# Sistemas de sellado con ultrasonido



## femach (Ene 26, 2007)

Saludos comunidad.
Me encuentro en proceso de investigación sobre el sellado de plásticos (tipo polipropilenos en diferentes densidades) con ultrasonido, por tal motivo cualquier información al respecto seria de gran utilidad.
Gracias


----------



## thors (Mar 14, 2007)

mmmmm no se .....pero me imagino que debe ser algo como el principio que usan los
microhondas 

es interesante el tema ....en donde trabajo usamos polipropileno para envolver los productos y solo usamos hornos y selladoras electricas que usan resistencias  

seguire averiguando


----------



## nebiros01 (Abr 7, 2008)

el ultrasonido no es un dispositivo que te sirva para sellar un embase de politileno o poliester es un sistema muy caro este se emplea en las selladoras con aplicador de siploc para darle firmesa en los extremos ay actua el ultrasonido para que la bolsa no se abra lo recomendable para sellado es una mordaza con un calefactor en su interior controlado por un pirometro on-off no es necesario un pid tienes que tener en cuenta que tipo de material deseas sellar ya sea alta densidad baja densidad laminado sello pouch etc.


----------



## jaime antezana (Sep 9, 2008)

Yo también necesito hallar una manera de crear una selladora... de alguna manera. Por que las selladoras de ultrasonido son útiles para plásticos gruesos,PVC,etc. A comparación de las selladoras que utilizan resistencias de niquelina exitadas con electricidad para crear calor, el ultrasonido no se limita a calentar solo el contacto con la niquelina, sino que sella calentando desde el interior... por lo cual su sello es mejor.

Pensé en crear una selladora a base de un magnetron. Guiar sus ondas hacia una mordaza... aunque no se como hacerlo... (tal vez como en un microondas a travez de un tubo) ... pero no sé si tiene que ser un tubo redondo o cuadrado o de qué metal ... tampoco sé como tomar las debidas precauciones para crear y usar este sellador...

Por favor comunidad si tienen alguna información sobre el tema... será de grán ayuda

Esperando una ayuda...
Jaime Antezana
Saludos


----------



## mcrven (Sep 9, 2008)

Están hablando de selladoras por electrofusión por RF, no son micro-ondas cómo dice thors sino VHF, son 27 MHz, banda industrial.
El sistema se utiliza también para soldaura por inducción, los tubos para agua de hierro y otros tubos ligeros para trabajos de herrería, se soldan de esta forma.

Saludos:


----------



## BBMNet (Ene 9, 2009)

El sellado por ultrasonido utiliza generadores de alta frecuencia.
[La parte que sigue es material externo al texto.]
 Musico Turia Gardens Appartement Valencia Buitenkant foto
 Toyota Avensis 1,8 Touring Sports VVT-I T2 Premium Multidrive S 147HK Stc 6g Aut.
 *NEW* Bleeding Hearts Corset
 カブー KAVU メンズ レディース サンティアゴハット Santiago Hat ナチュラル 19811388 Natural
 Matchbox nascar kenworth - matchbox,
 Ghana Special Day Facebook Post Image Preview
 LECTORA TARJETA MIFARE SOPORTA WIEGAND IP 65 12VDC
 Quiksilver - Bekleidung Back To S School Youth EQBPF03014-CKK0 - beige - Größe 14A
Nosotros utilizabamos en los rangos de 20 KHz para trabajo pesado y 40 KHz para trabajos finos. Similarmente a un amplificador de sonido, la salida es aplicada a un transductor que consiste esencialmente una pila de elementos cerámicos separados por discos metálicos y todo esto apretado a una determinada presión.

La pila o stack termina conectando mecánicamente con una "antena" llamada sonotrodo (en ingles horn o corneta) que tiene una forma como embudo.
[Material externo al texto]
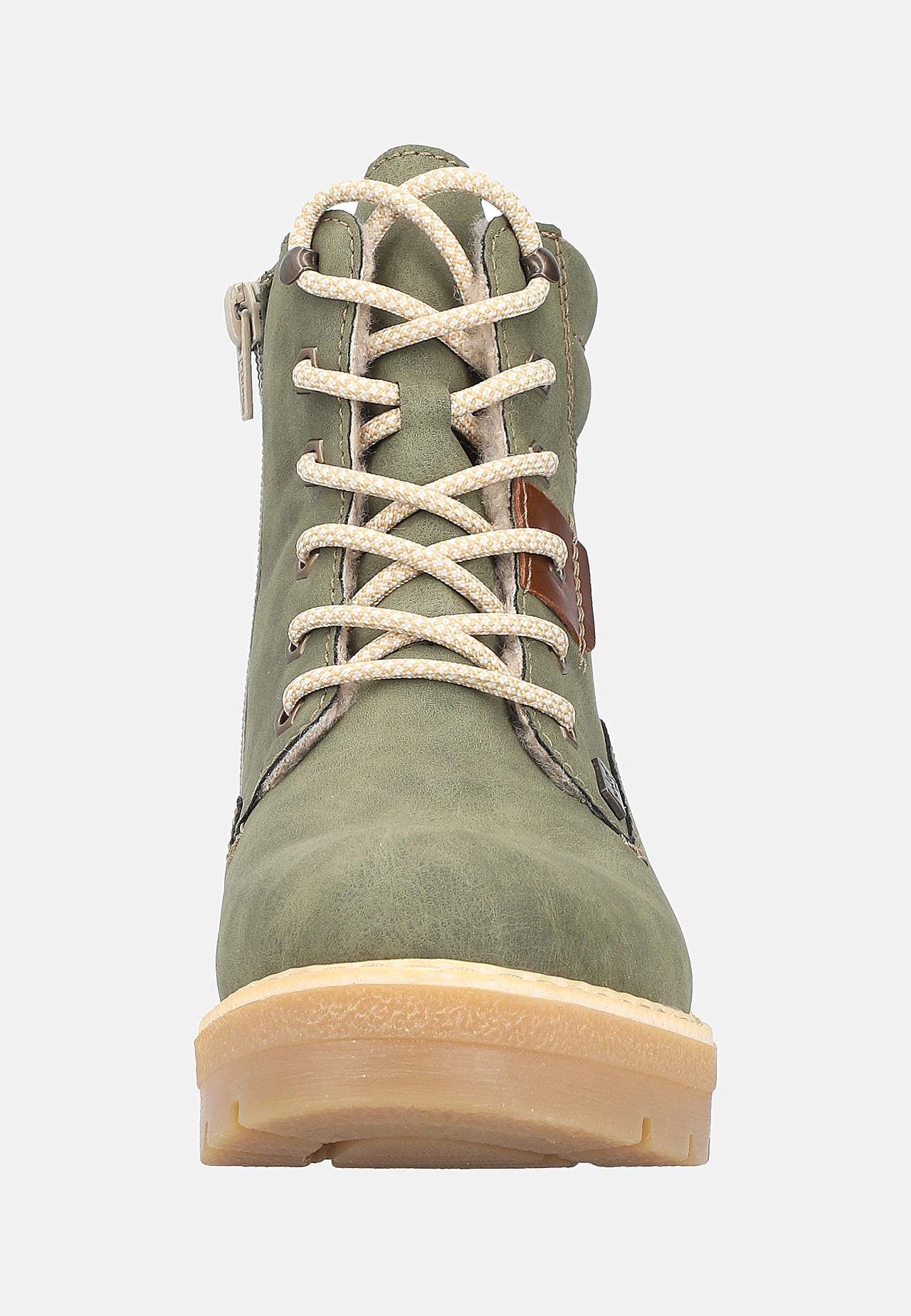 Vandafvisende vinterstøvle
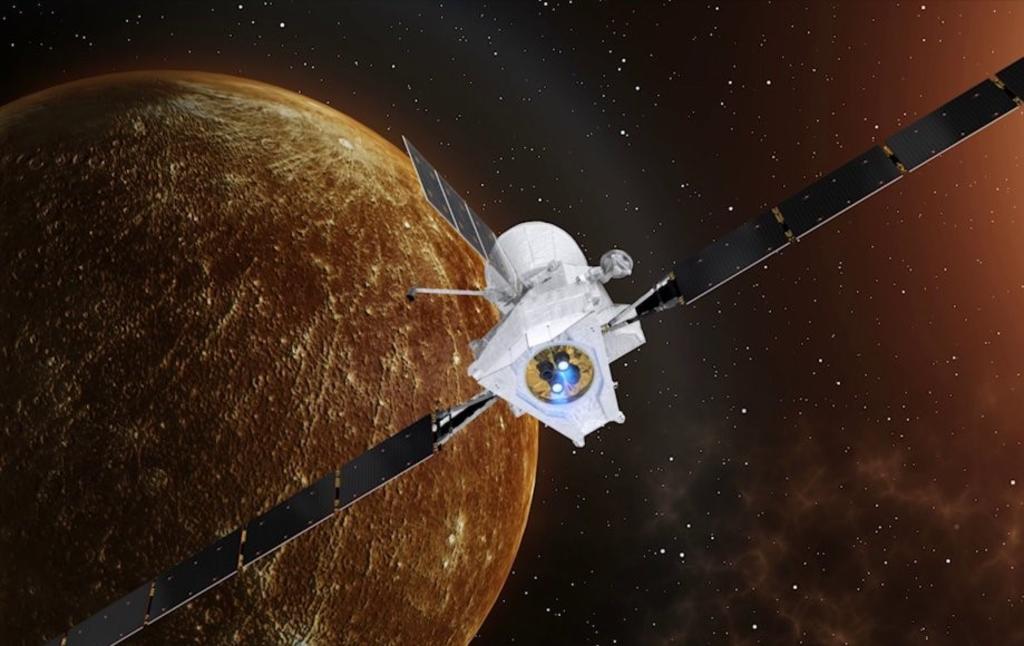 BepiColombo supera con éxito su fase de pruebas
La forma del sonotrodo se mecaniza para lograr que la frecuencia de resonancia del sonotrodo corresponda a la del amplificador (generalmente las ajustabamos a un 5% por debajo de la frecuencia del generador con buenos resultados, mejores que a su frecuencia base).

El material utilizado para los sonotrodos es mayormente titanio pero en algunos casos se emplea aluminio. No recuerdo las especificaciones exactas.

La punta de los sonotrodos es el elemento de trabajo y se maquina para el perfil adecuado a aquello que se desee soldar.

La página wiki que contiene algo de información es 

http://en.wikipedia.org/wiki/Ultrasonic_welding

Espero esto les ayude.

Suerte.


----------